大敵よ 1
「ミ……、ミッチー!
……この……、よくも……!」
激情したマリーが杖を提て地面を蹴り出した。怒り猛攻に出んとするマリーは、すでに光球の魔法を展開し済ませている。後はその魔法を憎きドーゲン目掛けて放つだけだが、
「待てマリー。落ち着くんだ!」
感情に身を任せたマリーの手をリュージーンが掴んだ。マリーの手首を掴んだリュージーンの手には汗が滲んでいる。
状況を冷静に俯瞰し分析したリュージーンだからこそ、無策で飛び込もうとするマリーを引き留めるために動くことができた。
「でも! 早くミッチーを助けないと!」
「それは俺も分かっている! ……だが、だが相手が悪すぎる。あのドーゲンとかいう男。正体は恐らく――――」
「君は確か、マリーっていう魔女だよね。
うんうん、話は聞いているよ。君も倒しておかないといけないよね」
道周を下したドーゲンは、黒剣の柄から手を離した。
ドーゲンの足元に横たわる道周の胸は、浅いながらも上下に動いている。しかし、腹部から湧き水のように溢れ出る出血を考慮すると、一刻の猶予もないのは明白であった。
ドーゲンは次なる標的をマリーに定め、屈んで足元に横たわる魔剣に手をかけた。
「待て! それはミッチーの武器だぞ!」
「だから? 所詮武器なんて使われるだけなんだから、誰のものでも一緒でしょ。
それに、この剣は権能とか魔法を斬れるんでしょ。魔女である君を殺すにはうってつけだと思わない?」
ドーゲンは悪辣な笑みを浮かべてマリーに視線を送った。仲間の武器で仲間を斬る。それも、特に思い入れの強い獲物で、一番大切な仲間を切り殺す。想像しただけで昂る殺戮を、ドーゲンが躊躇うはずがなかった。
「マズいぞ……。あいつに魔剣を使われたら、それこそ返す手がなくなる」
「ここは、私が時間を稼ぎます」
ソフィが短剣を構えて立ち塞がった。その気丈な眼差しでドーゲンを睨み、背中に庇うマリーたちに焦燥に満ちた声を投げ掛ける。
「リュージーンはマリーを連れて太陽神の元へ行ってください。この場を納められるとすれば彼女しかいません!」
「でも、そしてらソフィが……」
「今は構っている場合じゃありません。ミチチカの命を助けたいのでしょう?」
魔女同盟として勝っているのは、仲間としての絆だけである。
敵方のドーゲンは魔王軍のテンバーに相反し、単独行動に出ている。テンバーが助力する様子もなく、特務部隊も加勢に加わるような動きは見せていない。

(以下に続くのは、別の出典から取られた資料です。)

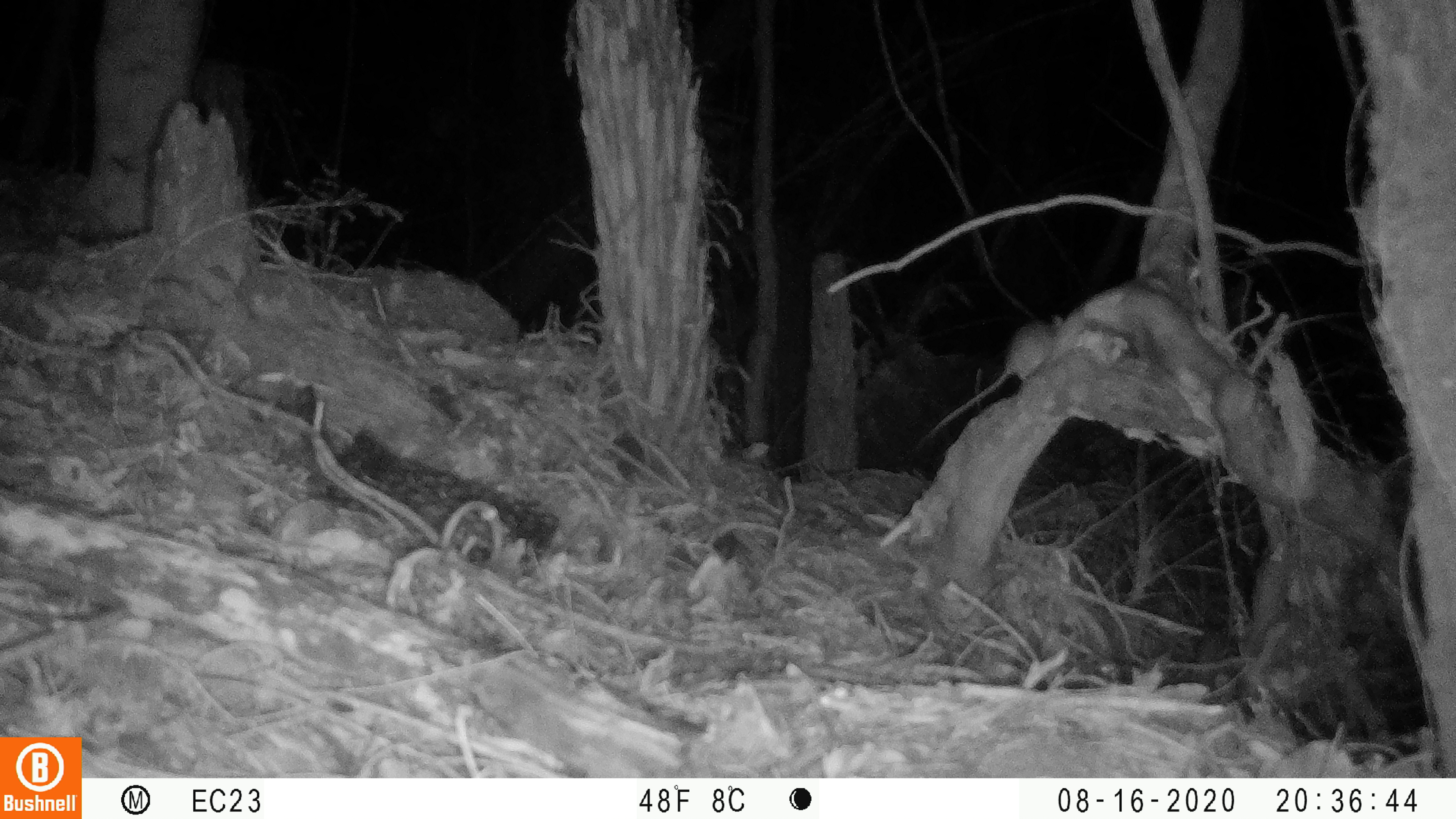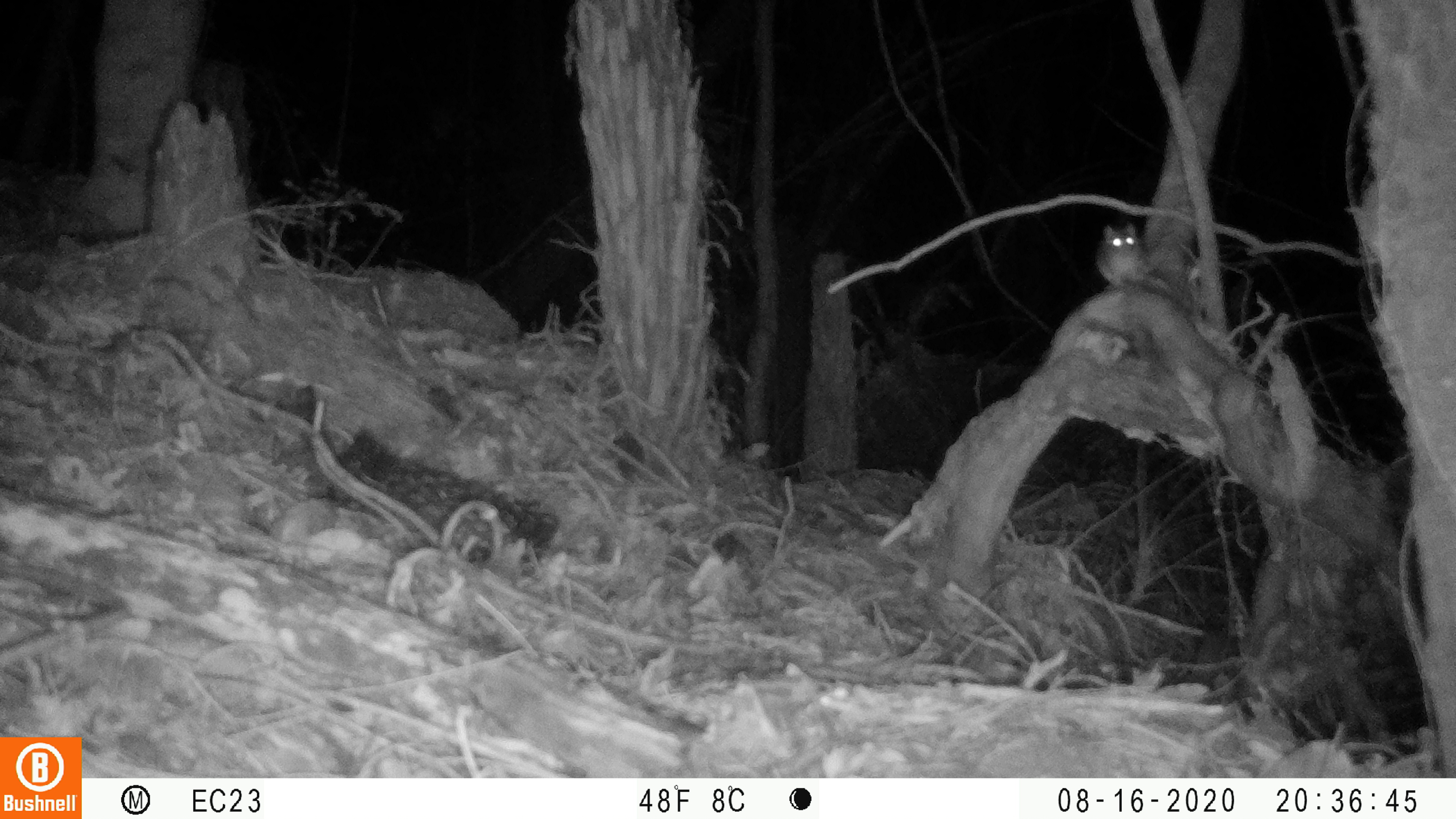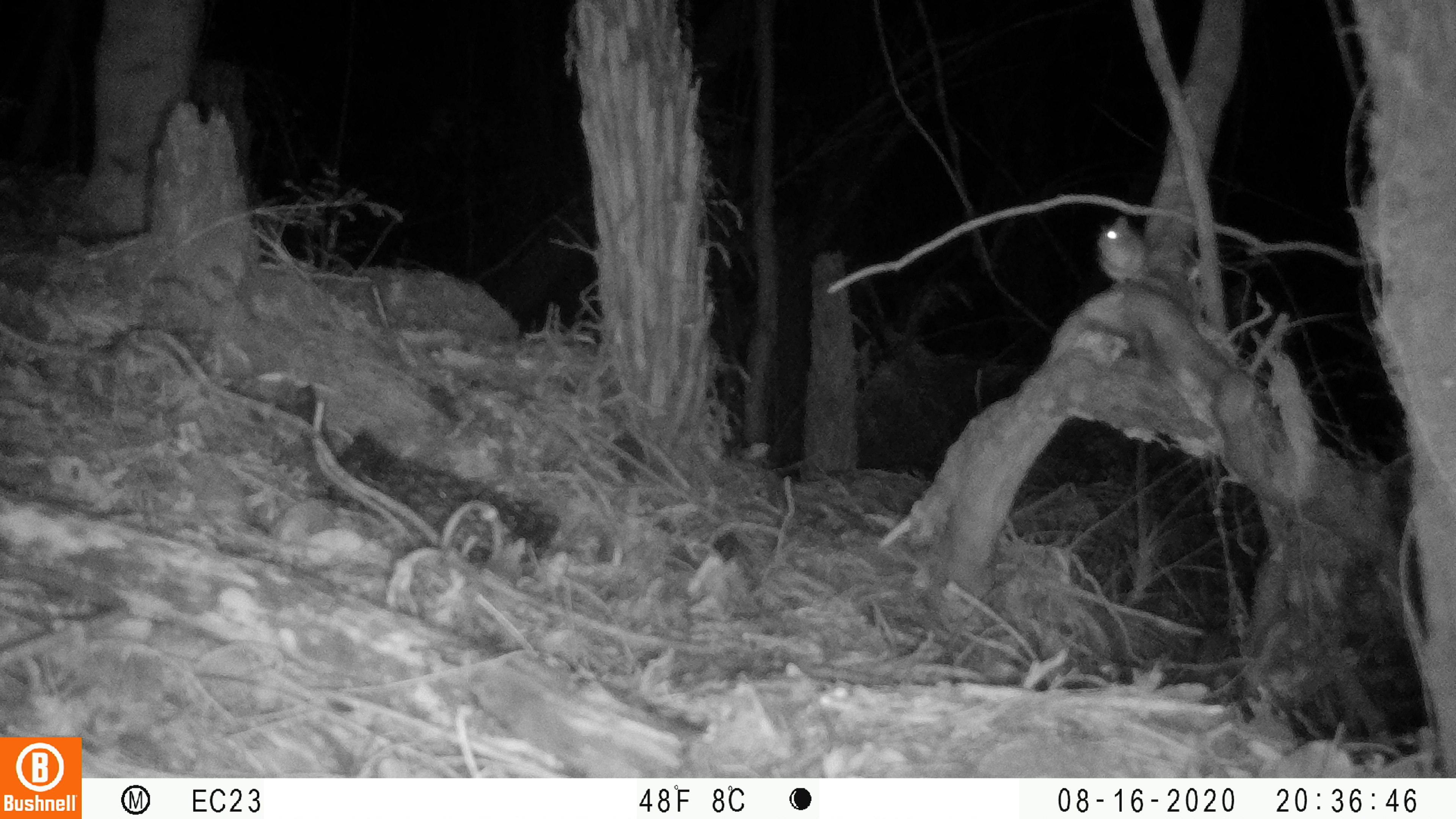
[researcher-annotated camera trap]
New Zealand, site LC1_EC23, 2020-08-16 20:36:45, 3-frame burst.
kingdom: Animalia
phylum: Chordata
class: Mammalia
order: Rodentia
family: Muridae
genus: Rattus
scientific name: Rattus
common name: rat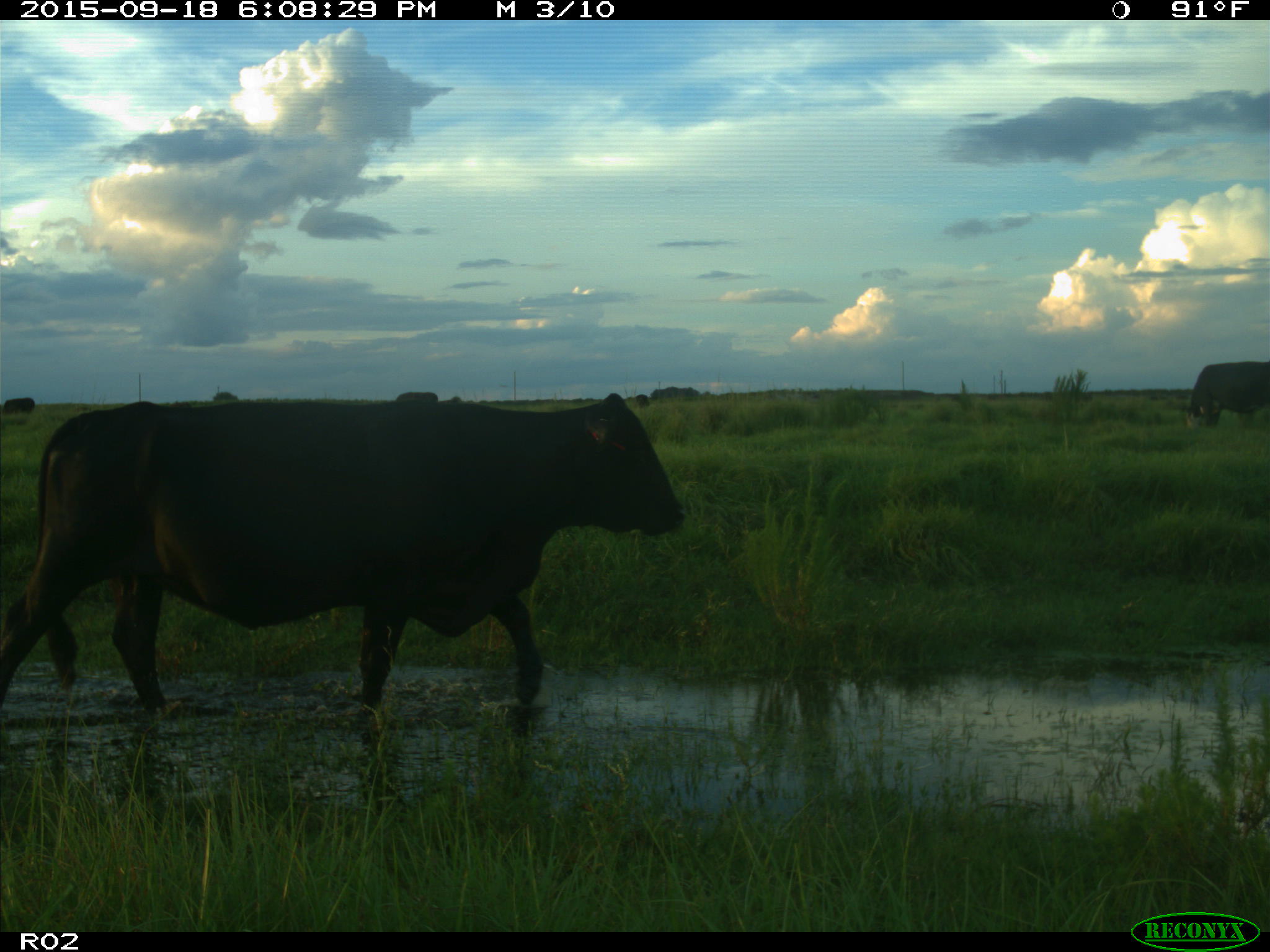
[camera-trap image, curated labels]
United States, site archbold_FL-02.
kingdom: Animalia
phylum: Chordata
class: Mammalia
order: Artiodactyla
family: Bovidae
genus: Bos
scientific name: Bos taurus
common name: domestic cow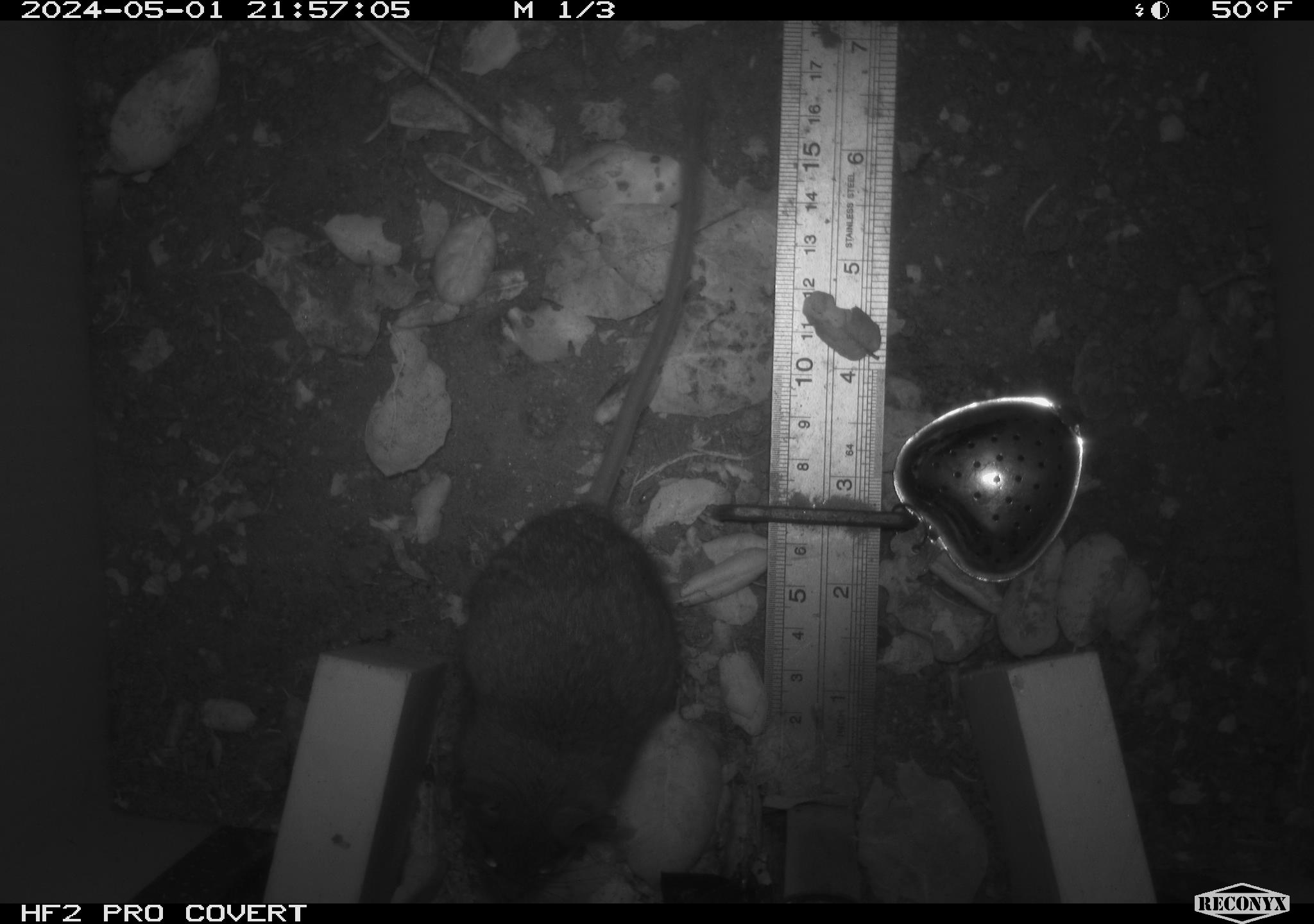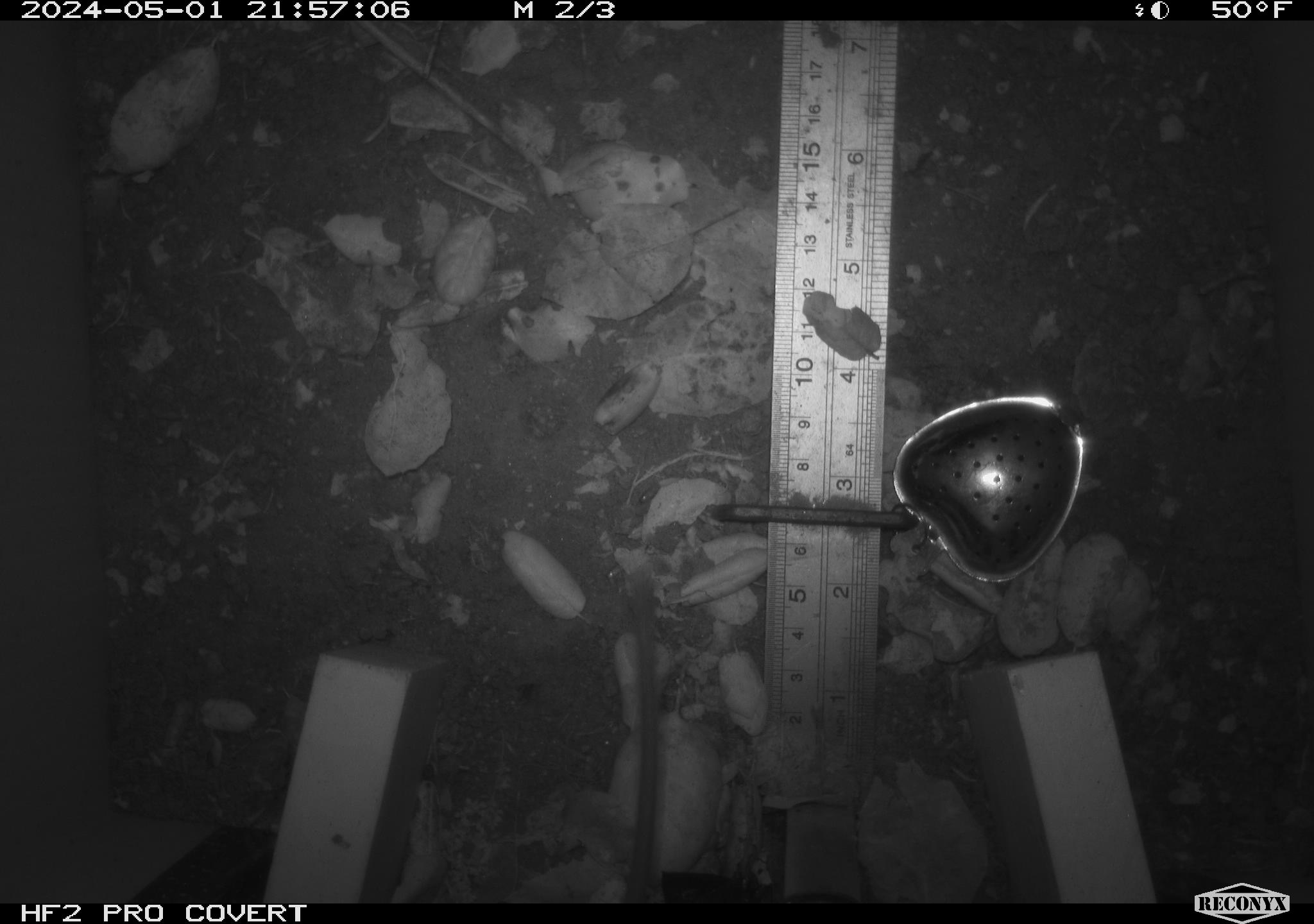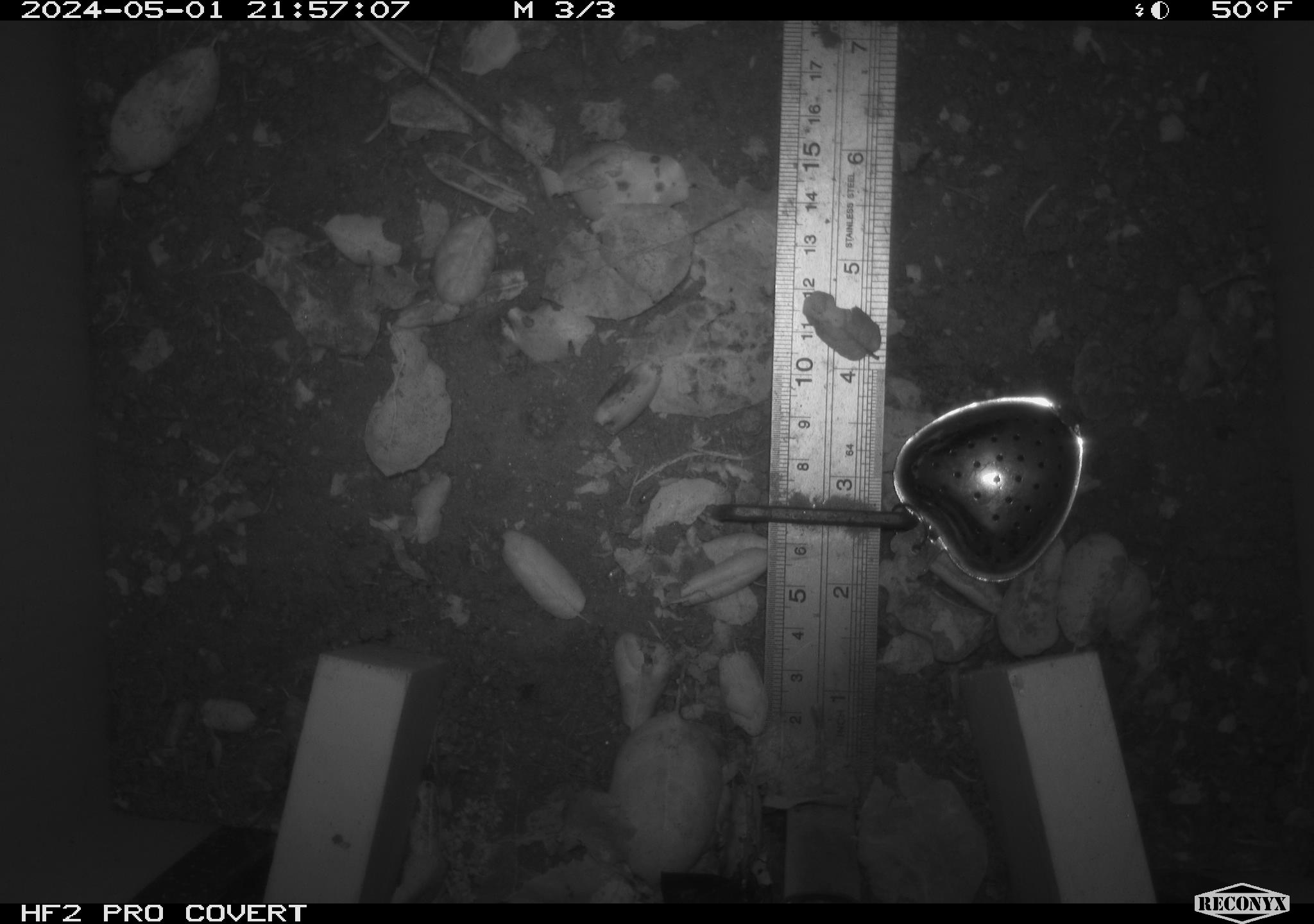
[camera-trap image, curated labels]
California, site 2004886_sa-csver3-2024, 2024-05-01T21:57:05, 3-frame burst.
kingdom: Animalia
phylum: Chordata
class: Mammalia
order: Rodentia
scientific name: Rodentia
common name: rodent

唯一の強みを駆使しなければ生き残ることなど到底不可能であろう。
振り返ったソフィの、覚悟に染まった表情にマリーも腹を括る。
「…………分かった。でも、ソフィが死ぬことなんてないんだよ。皆で乗り切らないと意味がないんだから」
「もちろん、分かっていますよ」
ソフィは最後に笑顔を浮かべてドーゲンに振り返る。
「別れの挨拶は済んだかい?」
「いいえ。まだ終わりではないので、別れの挨拶ではありません」
「そうかい。残念だ」
ドーゲンはわざとらしく肩を竦め、満を持して魔剣の柄を握り締めた。掌から伝わる魔剣の感触に高揚しながら、高鳴る胸の鼓動のままに魔剣を持ち上げる。
「なら、仲間の剣で死ぬといい!」
ドーゲンは怒声とともに魔剣を天高く掲げた。
危機に沈み込むマリーたちの心情とは対照的に、テゲロの空は皮肉なほどに快晴だった。燦々と差し込む陽光が魔剣に照り付け、白銀の刀身を一層輝かしく煽っていた。
ドーゲンが魔剣を構え、地面を蹴って突貫する。弩で放たれたような初速は、ソフィの動体視力を以ってしても捉えるだけで精一杯の速度であった。
(来る……っ!)
ソフィが身構えたときには、すでにドーゲンが肉薄している。回避は下策と悟ったソフィは守勢に回るが、ドーゲンの速度が僅かに上回っている。
頭上に振り上げられた魔剣の一閃がソフィを断割するそのとき、
「ぐっ……――――!?」
魔剣を振り上げていたドーゲンが崩れ落ちた。